(TEXT EXTRACT)
● ● ● ●

Ultrafilter invariant semigroups

Question

This may be quite basic but I was unable to figure out the answer on an uncountable set. Suppose that $S$ is an infinite set and $U$ a non-principal ultrafilter on $S$. Does there exist a commutative semigroup structure $(S,+)$ on $S$ such that for every $t\in S$ one has $A\in U$ if and only if $\{s+t\colon s\in A\}\in U$?

Answer 1

Choose, by Zorn's lemma, a maximal chain $\mathcal C\subseteq U$ under subset inclusion. Then $\bigcap \mathcal C$ cannot be in $U$, because every element of a non-principal ultrafilter contains a strictly smaller element of the ultrafilter, which we could have extended the chain with. Now, $$ \mathcal D = \{ A\setminus \bigcap\mathcal C \mid A \in \mathcal C \} $$ is a chain in $U$ whose intersection is the empty set.

Now for $x,y\in S$ say that $x\prec y$ if there is a $B\in\mathcal D$ that contains $y$ but doesn't contain $x$. (If we view $\mathcal D$ as going from larger subsets of $S$ towards smaller ones, $x\prec y$ means that $x$ disappears from the subsets before $y$ does).

$\prec$ is a strict partial order (because $\mathcal D$ is a chain); extend it to a total order in an arbitrary way.

Now let your semigroup operation $x+y$ be $\max(x,y)$ with respect to this total order! (Intuitively $x+y$ is the element among $x$ and $y$ that disappears last in $\mathcal D$, except if they disappear together).

Then for every $t$ there is a $B_t\in\mathcal D$ that does not contain $t$, and we then have, for every $A\subseteq S$, $$ A\cap B_t = (A+t)\cap B_t$$

● ● ● ●

(INPUT DATA)
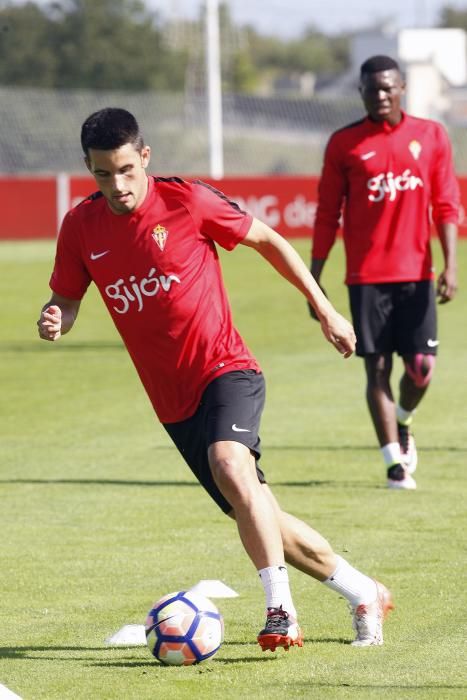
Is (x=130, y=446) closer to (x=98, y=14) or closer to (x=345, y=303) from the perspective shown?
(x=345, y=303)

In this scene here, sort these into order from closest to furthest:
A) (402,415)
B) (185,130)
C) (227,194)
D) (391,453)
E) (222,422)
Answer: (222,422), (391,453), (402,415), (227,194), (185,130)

● ● ● ●

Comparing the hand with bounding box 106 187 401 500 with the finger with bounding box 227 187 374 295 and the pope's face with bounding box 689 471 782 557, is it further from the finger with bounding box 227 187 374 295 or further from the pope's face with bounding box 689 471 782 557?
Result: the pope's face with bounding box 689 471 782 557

● ● ● ●

(CHALLENGE A)
In the ultrafilter thread, which lemma is used to choose a maximal chain in U?
(CHALLENGE B)
Please turn the entries from the line with "Comparing the hand" to the line with "Result: the pope's" into a JSON list of strings, one string per line, with blank lines left out.

(EXERCISE SOLUTION A)
Zorn's lemma

(EXERCISE SOLUTION B)
[
  "Comparing the hand with bounding box 106 187 401 500 with the finger with bounding box 227 187 374 295 and the pope's face with bounding box 689 471 782 557, is it further from the finger with bounding box 227 187 374 295 or further from the pope's face with bounding box 689 471 782 557?",
  "Result: the pope's face with bounding box 689 471 782 557"
]